At for the particleswarm() function in Matlab 2018a I am sure Matlab has it coded in a robust way.

None of my code I post is proprietary. Use it (and modified it) at your pleasure.

Namir

(08-09-2018 01:37 AM)Claudio L. Wrote: [ -> ]I came across this page in Wikipedia:

https://en.wikipedia.org/wiki/Test_funct...timization

It has a lot of functions to test optimization methods. Some are trickier than others. I thought it might be of interest to anyone trying optimization methods.

I used a good number of classical optimization algorithms with the Quasi Lin-Barstow algorithm to factor out quadratic equations from the targeted polynomial. Of course there is virtually an infinite number of polynomials to test. As the order of the polynomial increases so does the combination of polynomial coefficients. I came across several cases where where the optimization algorithms gave wrong answers!! The cases that I saw had the coefficients (as the power of each term) increase half way and then drop (something like x^10 + 2*x^9 -4*x^8+12*x^7+18*x^6-x^5+2*x^4-4*x^3-8*x^2+9*x+10 = 0).

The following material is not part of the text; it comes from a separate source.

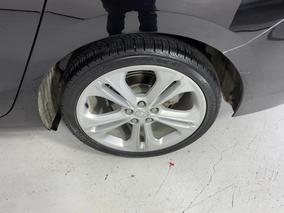Photo '11' of Holden Astra
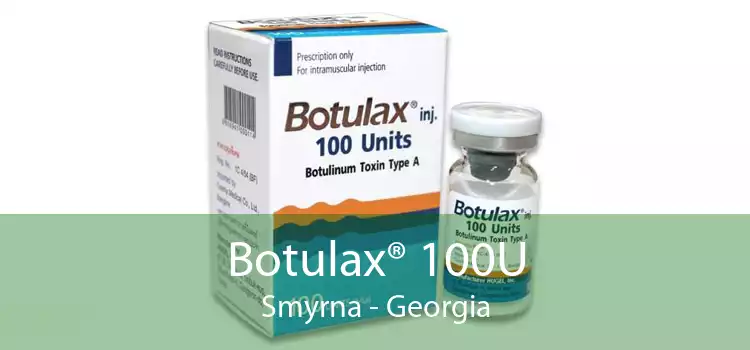 Botulax® 100U Smyrna - Georgia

I am assuming there must be a polynomial property that determines how easy it is to solve for its roots. Such a property would be equivalent to the condition number of a matrix that determines how easy it is to solve a system of linear equations

Namir

From the linked slides "Condition Numbers of Numeric and Algebraic Problems":

Quote:Condition number of a root of a univariate polynomial

(…)

Toh and Trefethen (Gautschi): condition number of

root x^{∗} (relative perturbation to p, absolute

perturbation to x^{∗}) is . . . Exercise: FIGURE IT

OUT!

That's the spirit we like.

No worries. It's revealed on the next slide.

Cheers

Thomas

Thanks for the links!!

Namir

Anyone would are to try and write a program to calculate the condition number for polynomials???